Zaman yolculuğunu ele alış biçimleri büyüleyiciydi. Tarihi travmanın keşfine başka bir katman ekledi.
Kimlik ve aidiyet temalarını keşfetmek için bilim kurgu unsurlarını nasıl kullandıklarını sevdim.
Müzikler inanılmazdı. Her sahnenin atmosferini gerçekten güçlendirdi.
Aslında bazı bölümleri tek oturuşta izlemek için çok yoğun buldum. Gerçek dünya korkusu ve doğaüstü unsurların karışımı zaman zaman bunaltıcıydı.
Atticus ve Letitia arasındaki ilişki çok iyi geliştirilmişti. Kaosun ortasındaki aşk hikayeleri otantik hissettiriyordu.
Misha Green'in bahsettiği sihrin küresel yönlerini 2. sezonun daha fazla keşfetmesini uman var mı?

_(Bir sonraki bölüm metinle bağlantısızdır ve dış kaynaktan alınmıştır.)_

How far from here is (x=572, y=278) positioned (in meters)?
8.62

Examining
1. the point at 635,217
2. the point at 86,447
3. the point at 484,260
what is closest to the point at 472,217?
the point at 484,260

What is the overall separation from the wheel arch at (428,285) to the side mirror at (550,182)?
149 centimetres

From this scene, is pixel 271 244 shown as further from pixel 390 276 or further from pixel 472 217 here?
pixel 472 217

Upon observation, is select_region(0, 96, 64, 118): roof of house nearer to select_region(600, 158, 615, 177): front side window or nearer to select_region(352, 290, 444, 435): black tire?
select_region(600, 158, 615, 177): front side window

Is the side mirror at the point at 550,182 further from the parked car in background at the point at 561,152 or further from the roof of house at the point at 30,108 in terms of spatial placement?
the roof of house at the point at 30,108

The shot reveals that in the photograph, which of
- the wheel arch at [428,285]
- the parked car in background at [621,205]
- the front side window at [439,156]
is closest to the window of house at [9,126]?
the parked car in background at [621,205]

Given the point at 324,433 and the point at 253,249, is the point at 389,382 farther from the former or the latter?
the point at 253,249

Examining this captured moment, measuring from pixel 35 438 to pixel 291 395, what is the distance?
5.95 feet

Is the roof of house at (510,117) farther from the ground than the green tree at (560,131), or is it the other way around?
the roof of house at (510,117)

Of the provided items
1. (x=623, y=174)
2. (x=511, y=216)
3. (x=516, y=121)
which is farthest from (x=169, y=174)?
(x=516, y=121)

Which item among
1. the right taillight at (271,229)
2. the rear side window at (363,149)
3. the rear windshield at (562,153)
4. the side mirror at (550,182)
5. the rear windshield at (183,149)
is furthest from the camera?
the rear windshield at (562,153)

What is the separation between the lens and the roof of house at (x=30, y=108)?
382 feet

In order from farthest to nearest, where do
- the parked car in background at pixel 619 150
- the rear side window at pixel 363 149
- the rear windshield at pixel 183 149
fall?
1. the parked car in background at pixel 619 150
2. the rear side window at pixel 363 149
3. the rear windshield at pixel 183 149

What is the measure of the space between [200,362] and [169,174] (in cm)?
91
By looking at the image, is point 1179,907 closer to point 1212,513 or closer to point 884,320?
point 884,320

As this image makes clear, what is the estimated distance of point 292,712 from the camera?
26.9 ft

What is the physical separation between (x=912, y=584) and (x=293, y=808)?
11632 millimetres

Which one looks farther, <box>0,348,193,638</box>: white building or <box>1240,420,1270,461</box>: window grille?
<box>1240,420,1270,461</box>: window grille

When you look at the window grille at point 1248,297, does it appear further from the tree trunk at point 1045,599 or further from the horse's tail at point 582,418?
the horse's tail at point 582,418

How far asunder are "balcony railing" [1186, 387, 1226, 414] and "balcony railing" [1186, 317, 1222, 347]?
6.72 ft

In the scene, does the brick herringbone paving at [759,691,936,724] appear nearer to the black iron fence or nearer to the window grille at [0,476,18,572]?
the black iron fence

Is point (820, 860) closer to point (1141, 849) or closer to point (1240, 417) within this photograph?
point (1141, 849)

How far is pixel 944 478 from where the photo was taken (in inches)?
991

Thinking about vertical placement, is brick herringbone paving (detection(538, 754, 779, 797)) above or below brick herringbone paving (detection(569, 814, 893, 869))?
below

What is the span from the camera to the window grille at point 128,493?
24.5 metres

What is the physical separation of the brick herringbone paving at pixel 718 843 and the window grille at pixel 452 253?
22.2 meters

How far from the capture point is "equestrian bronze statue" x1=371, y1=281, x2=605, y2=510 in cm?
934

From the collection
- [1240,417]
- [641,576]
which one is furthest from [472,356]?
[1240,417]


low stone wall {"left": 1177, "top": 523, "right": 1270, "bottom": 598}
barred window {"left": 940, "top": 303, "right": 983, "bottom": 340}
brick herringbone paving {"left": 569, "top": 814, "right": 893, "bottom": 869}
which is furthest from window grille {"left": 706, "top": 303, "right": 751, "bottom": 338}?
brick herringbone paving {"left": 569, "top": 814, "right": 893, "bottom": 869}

Kostüm tasarımı daha fazla takdiri hak ediyor. O 1950'ler kıyafetleri en küçük ayrıntısına kadar mükemmeldi.
Adam'ın Oğulları olay örgüsünün kafa karıştırıcı olduğu konusunda saygıyla katılmıyorum. Nesiller arası travma ve ayrıcalık için bir alegori olarak mükemmel bir anlam ifade ediyordu.
Gün batımı kasabası bölümü beni koltuğumun ucunda oturttu. O gerilim, herhangi bir canavardan daha korkutucuydu.

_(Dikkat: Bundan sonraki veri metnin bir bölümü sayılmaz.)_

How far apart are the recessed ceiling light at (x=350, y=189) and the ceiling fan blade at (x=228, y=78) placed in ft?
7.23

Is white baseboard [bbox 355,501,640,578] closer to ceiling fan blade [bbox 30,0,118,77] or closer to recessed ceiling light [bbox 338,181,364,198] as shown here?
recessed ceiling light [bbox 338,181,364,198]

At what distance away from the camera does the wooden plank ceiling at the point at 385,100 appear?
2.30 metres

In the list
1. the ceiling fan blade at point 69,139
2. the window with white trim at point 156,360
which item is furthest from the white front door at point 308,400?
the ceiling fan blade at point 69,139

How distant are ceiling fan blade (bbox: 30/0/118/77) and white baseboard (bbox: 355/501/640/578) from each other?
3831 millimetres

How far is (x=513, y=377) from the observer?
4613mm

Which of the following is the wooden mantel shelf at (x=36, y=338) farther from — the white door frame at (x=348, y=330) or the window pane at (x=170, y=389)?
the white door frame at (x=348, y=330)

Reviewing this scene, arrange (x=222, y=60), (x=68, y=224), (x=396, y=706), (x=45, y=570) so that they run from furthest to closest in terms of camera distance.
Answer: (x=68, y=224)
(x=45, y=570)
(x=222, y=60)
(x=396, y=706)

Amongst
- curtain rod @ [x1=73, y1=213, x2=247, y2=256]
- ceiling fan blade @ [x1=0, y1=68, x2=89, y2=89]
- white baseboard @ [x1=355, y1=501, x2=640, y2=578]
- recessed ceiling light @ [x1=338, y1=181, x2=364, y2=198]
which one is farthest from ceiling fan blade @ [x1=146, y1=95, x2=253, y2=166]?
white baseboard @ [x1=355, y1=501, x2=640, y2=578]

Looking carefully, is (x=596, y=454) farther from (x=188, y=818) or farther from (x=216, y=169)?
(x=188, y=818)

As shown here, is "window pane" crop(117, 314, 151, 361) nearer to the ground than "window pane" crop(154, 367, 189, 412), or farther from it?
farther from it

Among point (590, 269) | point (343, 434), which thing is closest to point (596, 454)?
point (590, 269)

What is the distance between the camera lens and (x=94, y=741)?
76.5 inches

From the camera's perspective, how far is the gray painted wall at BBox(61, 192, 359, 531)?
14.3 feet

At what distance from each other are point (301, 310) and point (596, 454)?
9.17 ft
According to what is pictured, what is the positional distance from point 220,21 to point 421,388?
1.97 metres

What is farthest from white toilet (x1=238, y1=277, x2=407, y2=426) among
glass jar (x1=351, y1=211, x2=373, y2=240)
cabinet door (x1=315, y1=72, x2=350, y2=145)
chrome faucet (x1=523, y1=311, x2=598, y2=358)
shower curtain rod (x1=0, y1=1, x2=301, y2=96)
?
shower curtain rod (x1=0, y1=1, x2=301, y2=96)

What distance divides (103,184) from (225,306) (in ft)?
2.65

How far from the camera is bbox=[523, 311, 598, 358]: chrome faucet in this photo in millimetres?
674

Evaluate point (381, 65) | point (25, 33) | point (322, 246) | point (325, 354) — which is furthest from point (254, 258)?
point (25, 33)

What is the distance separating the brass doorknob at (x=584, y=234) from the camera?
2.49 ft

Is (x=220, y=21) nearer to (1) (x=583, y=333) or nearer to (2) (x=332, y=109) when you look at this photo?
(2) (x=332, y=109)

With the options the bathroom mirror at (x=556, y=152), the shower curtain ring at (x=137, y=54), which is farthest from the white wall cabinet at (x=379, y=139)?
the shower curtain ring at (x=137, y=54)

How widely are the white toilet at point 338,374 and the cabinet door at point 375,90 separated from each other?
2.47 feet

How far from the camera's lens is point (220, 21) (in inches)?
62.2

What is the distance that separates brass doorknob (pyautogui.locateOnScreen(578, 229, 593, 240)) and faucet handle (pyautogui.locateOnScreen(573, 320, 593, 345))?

En çok neyi sevdim biliyor musunuz? Doğaüstü korkuların, ırkçılığın çok gerçek tarihi korkularının asla önüne geçmemesi.
Christina çok büyüleyici bir karakterdi. Müttefik ve düşman arasındaki çizgide gidip gelmesi beni sürekli meraklandırdı.
Tüm Adam'ın Oğulları olay örgüsünü zaman zaman biraz kafa karıştırıcı buldum. Başka hisseden var mı?
Shoggoth sahneleri dehşet vericiydi! Lovecraft'vari canavarların ırkçılıkla ilgili bir hikayede bu kadar etkili bir şekilde kullanılabileceğini hiç düşünmemiştim.
Beni en çok etkileyen şey, gerçek tarihi olayları doğaüstü anlatıya ne kadar kusursuz bir şekilde entegre etmeleriydi. Bu, korkuyu daha gerçekçi ve somut hissettirdi.
Jackie Robinson'ın beyzbol sopasıyla canavarı ikiye böldüğü sahne tam bir dehaydı. Çok güçlü bir metafor.
Kitaptaki değişiklikler konusunda katılmıyorum. Hikayeyi geliştirdiğini ve modern izleyiciler için daha alakalı hale getirdiğini düşünüyorum.
Oyunculuklar olağanüstüydü, özellikle Jurnee Smollett'in Letitia performansı. Karaktere çok derinlik kattı.
Aslında kitabı diziye tercih ettim. Dizi, benim zevkime göre kaynak materyalle çok fazla oynadı.
Prodüksiyon değeri inanılmazdı. Her bölüm, kendine özgü tarzı ve atmosferi olan mini bir film gibiydi.
Ji-Ah'ın bölümünü en etkileyici bulan tek ben miyim? Kore Savaşı arka planı ve doğaüstü unsurlar, benzersiz bir izleme deneyimi yarattı.
Lovecraft'ın kendi ırkçılığını tersine çevirme şekilleri harikaydı. Onun canavarlarını ırksal adaletsizliği anlatan bir hikaye için kullanmak, adeta şiirsel bir adalet gibi.
Bu dizinin tarihi olayları doğaüstü unsurlarla harmanlamasına kesinlikle bayıldım. Özellikle Emmett Till bölümü çok güçlü ve ürkütücüydü.